Arnt noted that many manufacturers mistakenly assume that being certified to ISO 13485:2016 automatically means they’re fully prepared for the FDA’s expectations under the QMSR, which is mostly aligned with the international quality systems standard.
“I’ve heard some companies say, ‘We have a 13485 cert, we’re good,’ but they’re missing the risk-based decision-making,” she said. “Those companies have a lot of work to do, and it’s well beyond updating some figures.”
Arnt said device makers must be able to demonstrate exactly where risk-based decisions are defined within their quality systems, particularly when investigators ask how complaints, corrective and preventive actions (CAPAs), and other quality events are prioritized.

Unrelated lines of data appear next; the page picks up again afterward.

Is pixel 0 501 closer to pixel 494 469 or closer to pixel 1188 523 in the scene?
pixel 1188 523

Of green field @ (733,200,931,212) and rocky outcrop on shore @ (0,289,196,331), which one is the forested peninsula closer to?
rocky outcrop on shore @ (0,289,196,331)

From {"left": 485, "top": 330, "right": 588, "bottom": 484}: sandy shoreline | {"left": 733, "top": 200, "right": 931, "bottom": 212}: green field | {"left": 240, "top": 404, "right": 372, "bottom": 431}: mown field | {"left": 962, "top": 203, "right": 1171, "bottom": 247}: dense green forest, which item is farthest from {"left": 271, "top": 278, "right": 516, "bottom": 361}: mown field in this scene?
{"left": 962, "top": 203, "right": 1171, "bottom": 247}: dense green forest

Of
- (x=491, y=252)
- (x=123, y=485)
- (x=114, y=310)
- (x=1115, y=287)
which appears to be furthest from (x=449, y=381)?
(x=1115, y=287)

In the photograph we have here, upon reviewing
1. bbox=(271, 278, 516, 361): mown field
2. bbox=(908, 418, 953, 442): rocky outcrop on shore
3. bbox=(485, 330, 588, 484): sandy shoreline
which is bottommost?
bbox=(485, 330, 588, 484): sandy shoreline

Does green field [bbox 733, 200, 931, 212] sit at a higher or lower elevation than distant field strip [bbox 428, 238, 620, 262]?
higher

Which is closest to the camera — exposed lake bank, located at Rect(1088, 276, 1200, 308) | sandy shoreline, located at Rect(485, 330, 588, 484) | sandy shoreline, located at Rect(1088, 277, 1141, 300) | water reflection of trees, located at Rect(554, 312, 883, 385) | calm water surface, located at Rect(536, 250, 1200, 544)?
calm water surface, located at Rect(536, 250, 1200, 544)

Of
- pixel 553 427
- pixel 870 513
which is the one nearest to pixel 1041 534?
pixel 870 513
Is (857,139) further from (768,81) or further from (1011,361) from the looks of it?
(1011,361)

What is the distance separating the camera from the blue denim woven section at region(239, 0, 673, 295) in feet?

During an inspection, an investigator will likely ask, “How do you prioritize your CAPA investigation? What does that look like, and where is it written down?” Arnt said. But “having that conversation with the investigator, from what I’ve seen, is not enough.”
Rather, organizations should be prepared to point directly to procedures and documented escalation pathways that govern risk-based decisions. Arnt cited traceability matrices and clearly defined complaint escalation criteria as examples of effective practices.
Technology, Integration, and Strategic Value in QMSR Compliance
Arnt also highlighted the role of technology in supporting compliance, pointing out that companies that continue to rely heavily on paper-based systems often struggle to maintain the connections between risk management activities, quality records, and documentation that the QMSR now demands.
“You need those technology connections between your documents, between your quality subsystems, to really be agile,” she said.
While some manufacturers mistakenly view the QMSR primarily as a compliance exercise, Arnt argued that the regulation presents a broader opportunity to simplify quality systems and strengthen business performance.
“If quality is done right, it can be a competitive advantage,” she said. “The QMSR really helped lean into that premise and helps educate … business partners that if [they] do this right, it does become a competitive advantage for your company.”
Arnt further challenged manufacturers to use the transition as an opportunity to eliminate unnecessary complexity and reconnect quality activities to their underlying purpose.
“The answer should not be, ‘My procedure says I have to,’” she said when discussing quality activities. “If it’s not a benefit to the patients you’re serving, and if it’s not keeping your employees safe, and if it’s not a benefit to your business, then why are you doing it?”
Arnt and Walter’s comments came during a May 12 session at the Veeva MedTech Summit titled “FDA: Evaluating the Impact of QMSR on Medtech Innovation.”